Ibsen’s theater career began with the performance of his second play, The Warrior’s Barrow (1850). He served as writer-manager of the Norwegian Theatre in Bergen from 1851 to 1857, when he became artistic director of the Christiania Norwegian Theatre in Christiania (now Oslo). In 1858, he married Suzannah Thoresen, whose devotion brought him lifelong emotional security. In 1864, a grant for foreign study began a 27-year period of voluntary exile for Ibsen, mainly in Italy and Germany. During this time, he wrote his most enduring masterpieces. He returned permanently to Christiania in 1891. He died on May 23, 1906.
His plays.
Ibsen’s first period (1850-1873) consists mainly of verse dramas, most based on Norwegian history and folk literature. The best are Brand (written in 1865), a symbolic tragedy, and Peer Gynt (written in 1867), a fantasy.
Ibsen’s most popular works today are the prose “problem plays” of his second period (1877-1891). They are realistic studies of small-town life. In them, Ibsen exposed the deceptions and corruption that he saw in middle-class society. A Doll’s House (1879) explores the oppression of women. Ghosts (1882) portrays the terrible cost of inherited guilt. An Enemy of the People (1883) deals with community suppression of a truth that it finds inconvenient. The Wild Duck (1885) deals with the relative merits of reality and illusion. Hedda Gabler (1891) concerns the psychological dangers of social and sexual repression.

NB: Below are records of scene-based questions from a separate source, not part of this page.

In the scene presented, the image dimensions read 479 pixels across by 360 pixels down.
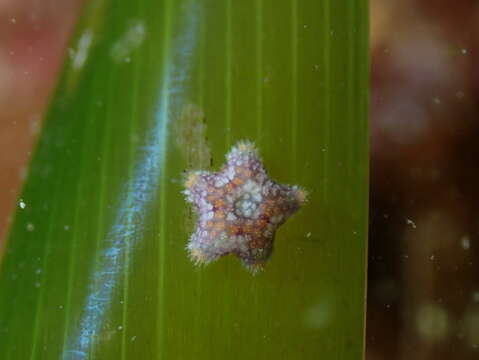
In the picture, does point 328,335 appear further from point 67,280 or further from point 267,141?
point 67,280

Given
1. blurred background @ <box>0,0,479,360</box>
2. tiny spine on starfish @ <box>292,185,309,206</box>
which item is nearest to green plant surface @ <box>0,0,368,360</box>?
tiny spine on starfish @ <box>292,185,309,206</box>

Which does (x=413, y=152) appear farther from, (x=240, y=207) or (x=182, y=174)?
(x=182, y=174)

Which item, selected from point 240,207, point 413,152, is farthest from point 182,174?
point 413,152

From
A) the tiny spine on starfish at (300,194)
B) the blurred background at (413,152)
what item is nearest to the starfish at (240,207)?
the tiny spine on starfish at (300,194)

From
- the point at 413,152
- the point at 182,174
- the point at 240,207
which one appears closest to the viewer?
the point at 182,174

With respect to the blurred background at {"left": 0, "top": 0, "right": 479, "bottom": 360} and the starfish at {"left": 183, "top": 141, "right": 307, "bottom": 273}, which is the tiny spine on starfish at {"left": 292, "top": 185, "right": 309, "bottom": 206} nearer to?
the starfish at {"left": 183, "top": 141, "right": 307, "bottom": 273}

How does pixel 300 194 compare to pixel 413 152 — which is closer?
pixel 300 194

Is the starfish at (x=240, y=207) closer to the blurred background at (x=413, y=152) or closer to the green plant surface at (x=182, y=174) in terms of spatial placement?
the green plant surface at (x=182, y=174)
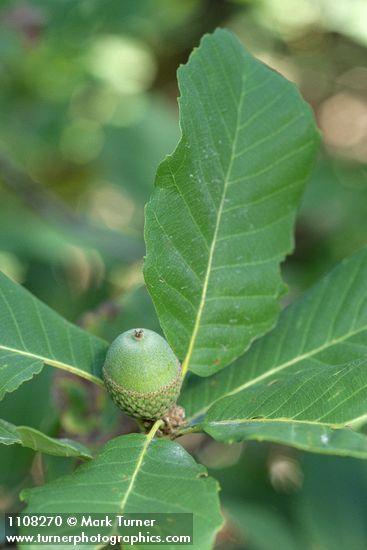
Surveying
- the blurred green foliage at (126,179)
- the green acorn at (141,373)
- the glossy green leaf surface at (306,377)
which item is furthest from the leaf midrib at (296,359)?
the blurred green foliage at (126,179)

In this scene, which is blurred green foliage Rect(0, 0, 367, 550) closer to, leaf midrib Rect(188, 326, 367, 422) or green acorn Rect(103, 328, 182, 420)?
leaf midrib Rect(188, 326, 367, 422)

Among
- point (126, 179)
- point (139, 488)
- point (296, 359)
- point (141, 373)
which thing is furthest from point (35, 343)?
point (126, 179)

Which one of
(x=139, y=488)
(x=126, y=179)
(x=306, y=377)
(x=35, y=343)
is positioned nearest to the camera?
(x=139, y=488)

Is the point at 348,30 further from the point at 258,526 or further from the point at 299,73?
the point at 258,526

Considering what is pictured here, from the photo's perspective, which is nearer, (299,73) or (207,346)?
(207,346)

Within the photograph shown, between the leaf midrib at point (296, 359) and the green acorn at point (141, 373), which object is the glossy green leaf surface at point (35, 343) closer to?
the green acorn at point (141, 373)

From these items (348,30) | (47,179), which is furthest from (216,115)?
(47,179)

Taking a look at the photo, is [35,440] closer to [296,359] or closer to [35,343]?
[35,343]
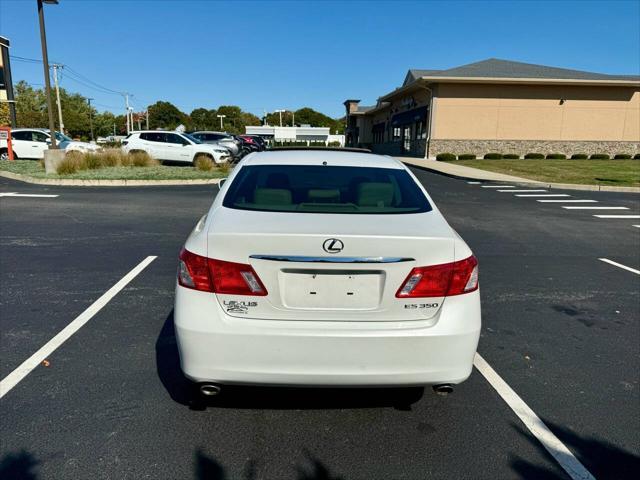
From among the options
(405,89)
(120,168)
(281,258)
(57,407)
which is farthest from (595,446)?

The plays of Ibsen’s last period (1892-1900) reintroduced the heightened symbolic intensity of the playwright’s early work. They reveal Ibsen’s mystical side, especially his interest in the workings of the unconscious and the individual’s struggle to achieve self-realization. The plays of this period are The Master Builder (1893), Little Eyolf (1895), John Gabriel Borkman (1897), and When We Dead Awaken (1900).